The present findings suggested that rhizosphere bacterial strain AR6 was more effective than AR8 with respect to alleviating the negative effect of Cr(VI) on P. vulgaris. Moreover, very few research works have been carried out on C. funkei strain. This is the first research report, which elucidates the Cr(VI) tolerant and plant growth promotion ability of C. funkei strain under the Cr(VI) stress.

Conclusions

In this study, rhizosphere bacterial strains AR6 and AR8 isolated from rhizosphere of P. vulgaris, exhibited high tolerance to Cr(VI) and produced plant growth promoting substances under control and Cr(VI) stress, demonstrating their potential to contribute to beneficial plant–microbe interactions in the metal contaminated soil.
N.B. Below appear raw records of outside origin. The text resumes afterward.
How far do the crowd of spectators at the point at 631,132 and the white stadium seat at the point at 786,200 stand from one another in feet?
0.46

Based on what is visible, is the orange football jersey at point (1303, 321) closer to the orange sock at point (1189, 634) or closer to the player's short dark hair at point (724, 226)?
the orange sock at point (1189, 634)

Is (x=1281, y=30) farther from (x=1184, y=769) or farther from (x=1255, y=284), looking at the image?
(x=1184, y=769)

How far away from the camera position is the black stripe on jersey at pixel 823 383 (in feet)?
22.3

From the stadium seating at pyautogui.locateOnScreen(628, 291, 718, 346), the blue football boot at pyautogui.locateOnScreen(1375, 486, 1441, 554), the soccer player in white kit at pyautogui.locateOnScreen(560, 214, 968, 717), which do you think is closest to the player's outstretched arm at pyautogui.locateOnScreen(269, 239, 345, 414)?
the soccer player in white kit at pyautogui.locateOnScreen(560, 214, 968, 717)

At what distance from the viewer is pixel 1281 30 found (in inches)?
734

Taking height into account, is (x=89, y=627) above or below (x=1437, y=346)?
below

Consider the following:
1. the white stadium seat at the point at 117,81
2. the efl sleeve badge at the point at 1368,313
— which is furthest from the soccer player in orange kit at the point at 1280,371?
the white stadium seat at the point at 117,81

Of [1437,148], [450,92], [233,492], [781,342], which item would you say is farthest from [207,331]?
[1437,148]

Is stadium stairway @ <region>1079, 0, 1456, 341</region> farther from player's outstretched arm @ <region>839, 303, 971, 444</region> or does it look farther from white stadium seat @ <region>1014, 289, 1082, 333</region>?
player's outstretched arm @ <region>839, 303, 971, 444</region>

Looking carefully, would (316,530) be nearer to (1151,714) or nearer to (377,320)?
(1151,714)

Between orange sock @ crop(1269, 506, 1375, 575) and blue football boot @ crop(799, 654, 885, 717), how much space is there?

This study provides clear evidence about the response of rhizosphere bacterial strains to Cr(VI) and enhanced P. vulgaris growth and antioxidant system under Cr(VI) stress. Therefore, inoculation of these rhizosphere bacterial strains may act as a sustainable factor for Cr phytostabilization and control Cr entry into the food chain.

Conflict of interest

The authors have declared no conflict of interest.

Compliance with Ethics requirements

This article does not contain any studies with human or animal subjects.